Is it that there is too much effort and risk involved in laying the infrastructure for providing Broadband to enough homes to reach that critical mass that’ll allow vendors to manage large enough margins with unlimited broadband? Given the state of roads everywhere in India, where your cables could be dug up, damaged, cut by the municipal corporation during road repairs, before you can say Jack Robinson, there isn’t too much incentive to lay cables,especially when they’re fibre-optic ones. Perhaps wireless could be a wonderfully clean alternative, but as I’ve mentioned in the past, it can be more messy than its worth.

Or is it that providers are used to reaping large margins on the (albeit small) base of broadband users in India, and would be loath to see those margins fall? Such a case would be sheer shortsightedness – trying to squeeze more out of a small market instead of attempting to expand the market.

Commoditization of Science, and Art as the Differentiator.

Basics: Why do US firms send maintenance/support jobs to India? Because our standard of living is lower than theirs, and we can do the same tasks at least as well as American workers, at a small fraction of their wages.

So the crux of the matter is low price. We are concerned about rising salaries in the IT sector in India, about us becoming uncompetitive and less attractive vis-a-vis Vietnam, the Phillipines, even China. The all-important relation is

Rising Salaries => Uncompetitive, Less Attractive

And just what does that relation imply? Two things.

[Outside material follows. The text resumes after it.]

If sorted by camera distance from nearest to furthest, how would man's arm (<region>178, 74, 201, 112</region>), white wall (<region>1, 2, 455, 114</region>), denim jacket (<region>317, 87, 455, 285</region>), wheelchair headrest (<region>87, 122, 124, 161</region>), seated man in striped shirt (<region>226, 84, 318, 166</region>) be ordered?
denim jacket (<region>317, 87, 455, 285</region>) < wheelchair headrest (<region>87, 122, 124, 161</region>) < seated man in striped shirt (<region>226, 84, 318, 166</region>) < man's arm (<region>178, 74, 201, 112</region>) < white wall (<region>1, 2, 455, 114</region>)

1.) That means that we compete purely on price. As long as workers at an offshore development centre do the job as well as American workers, it’s fine. If they do better, well, nothing like it. But “as well as” is good enough. Hence, having the ability to innovate is not going to result in any major gains. If there is another country which can do the job at cheaper rates than India can, a US firm will move jobs there. The costs of training are quite small when compared to the savings on wages. When volumes are higher, the incentive to shift to lower wages is higher.

2.) These skills are completely transferrable (I’m not sure if fungible is the correct word. Is it?). That is, a bunch of people in the Phillipines can do the same job as well as another in India. The exact same skill set skill level can be replicated in another region/country.

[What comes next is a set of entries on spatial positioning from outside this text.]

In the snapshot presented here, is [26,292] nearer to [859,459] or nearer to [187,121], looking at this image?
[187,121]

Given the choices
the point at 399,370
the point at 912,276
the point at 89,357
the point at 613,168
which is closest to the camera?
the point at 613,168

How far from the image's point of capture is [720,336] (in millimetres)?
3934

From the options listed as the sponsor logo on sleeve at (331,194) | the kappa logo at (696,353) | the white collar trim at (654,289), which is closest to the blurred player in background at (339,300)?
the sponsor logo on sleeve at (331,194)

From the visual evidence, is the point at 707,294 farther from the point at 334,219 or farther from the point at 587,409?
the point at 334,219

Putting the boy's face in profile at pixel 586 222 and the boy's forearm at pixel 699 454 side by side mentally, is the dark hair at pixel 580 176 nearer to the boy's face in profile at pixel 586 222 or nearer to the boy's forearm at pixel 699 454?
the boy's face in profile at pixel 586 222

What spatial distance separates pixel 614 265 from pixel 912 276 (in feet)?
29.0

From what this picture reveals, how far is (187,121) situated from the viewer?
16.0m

What does that teach us? That “software development” skills, technical skills are a commodity, are available in abundance from a number of vendors. The only differentiator is price. And I do not think that India ought to be building an entire industry where the only product is a commodity. Even steel is different – first, it does not depend as much on people as IT, there aren’t as many vendors as in IT, the long-term capital sinkage is very high. Hence it isn’t as easy to shift your steel supplier as it is to shift your IT services supplier.

Technical knowledge is a science which can be learnt to acquire a equal level of skill by many peoples, many countries. In time, the only differentiator among the practitioners of these skills will be price.

The alternative, then, is to compete in an area where skills are not a commodity – and that does not mean simply moving to a different area of technology where skills can be commoditized in due course of time.

Skills which cannot be reduced to science, which are an art, will never be commoditized.

What skills are unique, in the technology domain?

1.) Products, as opposed to services. It is an art to make products. It is not an art to service and maintain products made by someone else.

2.) Management skills. Project, People and Business management. You cannot replicate a good manager. Management is an art.

3.) Products and services targeting the local market. I have said this many times in the past, and will repeat again. There is a huge market in India, in domains as diverse as telecom/internet infrastructure (including wireless Internet), mobile applications, supply chain management optimization (and I mean SCM optimization for B2C systems that already exist – such as farmer-to-retail, post, government, anything). And no one knows our market as well as we do.

Call to arms for the Indian Technology Industry: Focus on skills which are an art, not science.